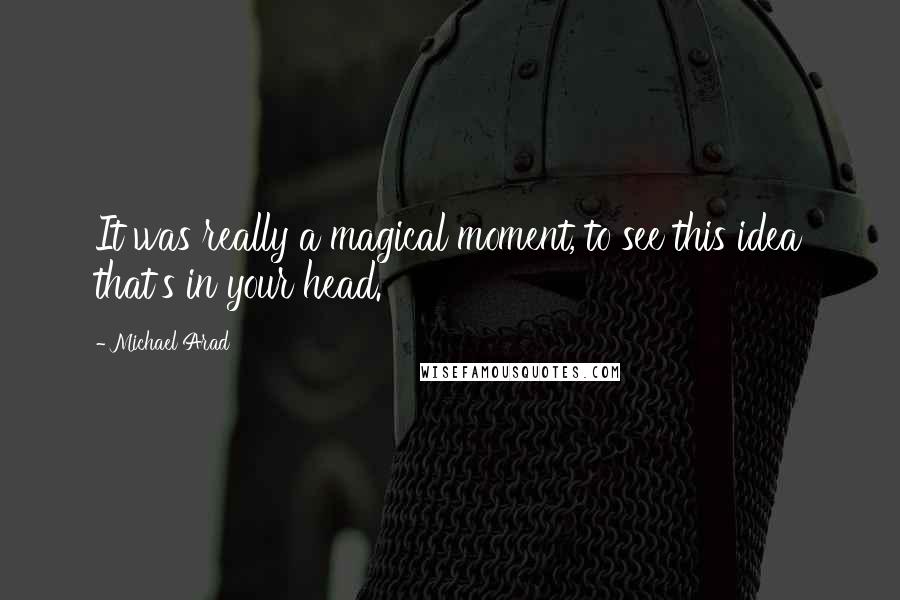 Michael Arad Quotes: It was really a magical moment, to see this idea that's in your head.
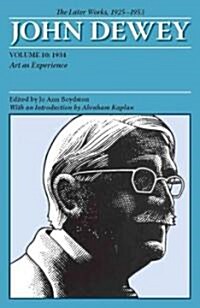 The Later Works of John Dewey, Volume 10, 1925 - 1953: 1934, Art as Experiencevolume 10 (Paperback)
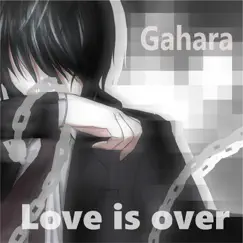 Love is over - Single by Gahara album reviews, ratings, credits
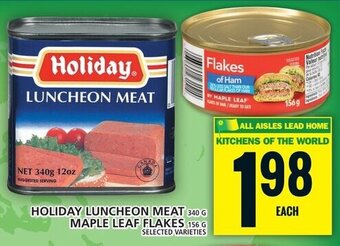 Food Basics HOLIDAY LUNCHEON MEAT 340 G, MAPLE LEAF FLAKES 156 G offer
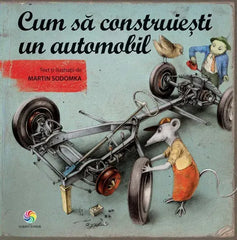 Cum sa construiesti un automobil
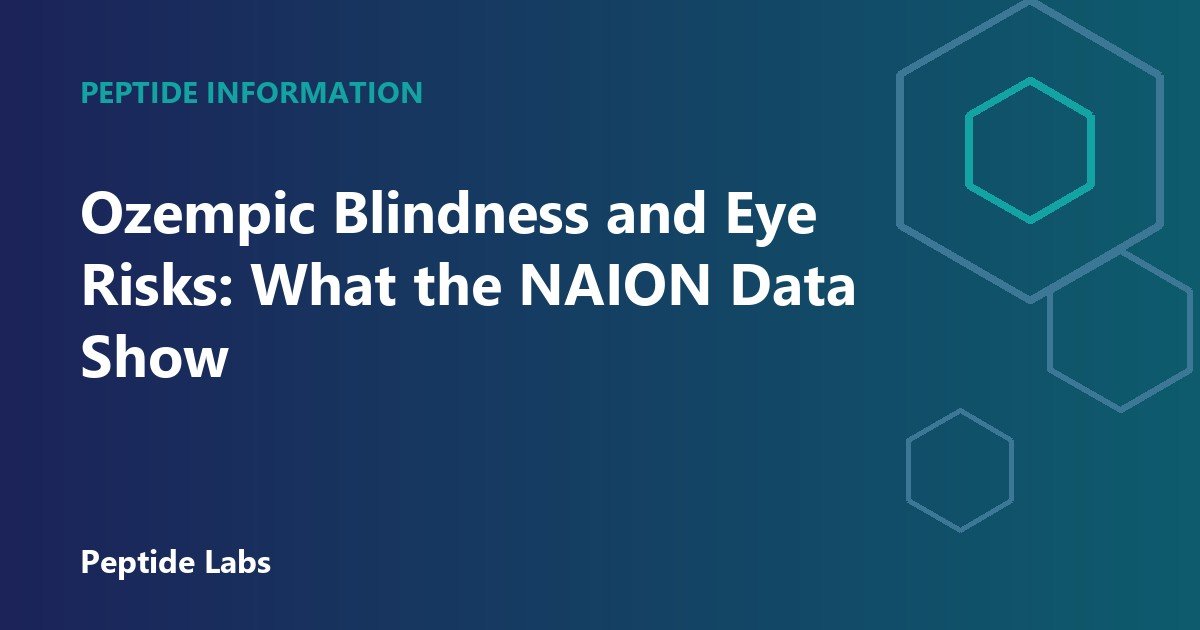 Ozempic Blindness and Eye Risks: What the NAION Data Show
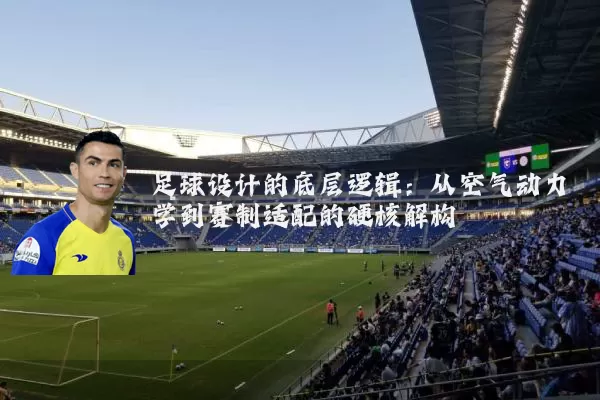 足球设计的底层逻辑：从空气动力学到赛制适配的硬核解构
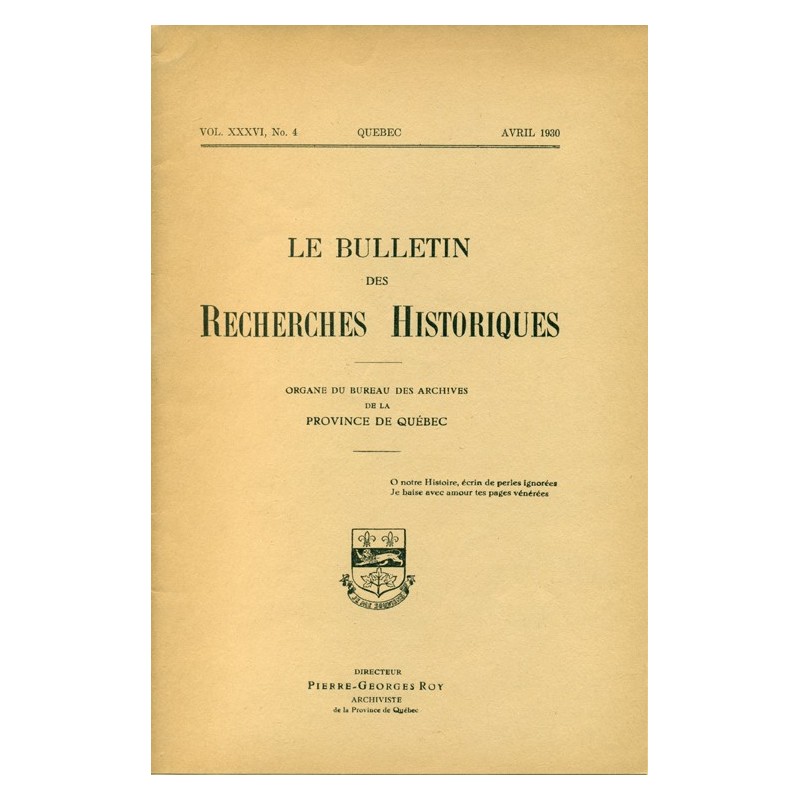 LE BULLETIN DES RECHERCHES HISTORIQUES VOL XXXVI, NO 4 – AVRIL 1930 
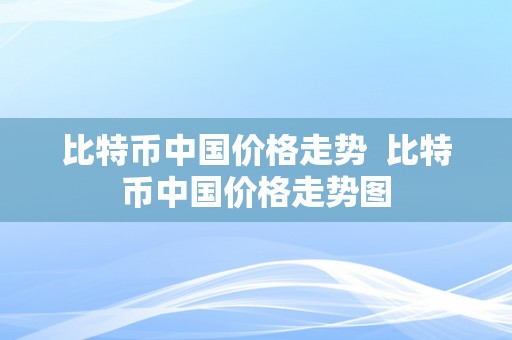 比特币中国价格走势  比特币中国价格走势图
────────────────
- Goal of the exercise -
Everything from the line containing "Food Basics HOLIDAY" to the last line of the listing above must be reproduced exactly, with no pictures included.

- Solution to this task -
 Food Basics HOLIDAY LUNCHEON MEAT 340 G, MAPLE LEAF FLAKES 156 G offer
 Cum sa construiesti un automobil
 Ozempic Blindness and Eye Risks: What the NAION Data Show
 足球设计的底层逻辑：从空气动力学到赛制适配的硬核解构
 LE BULLETIN DES RECHERCHES HISTORIQUES VOL XXXVI, NO 4 – AVRIL 1930 
 比特币中国价格走势  比特币中国价格走势图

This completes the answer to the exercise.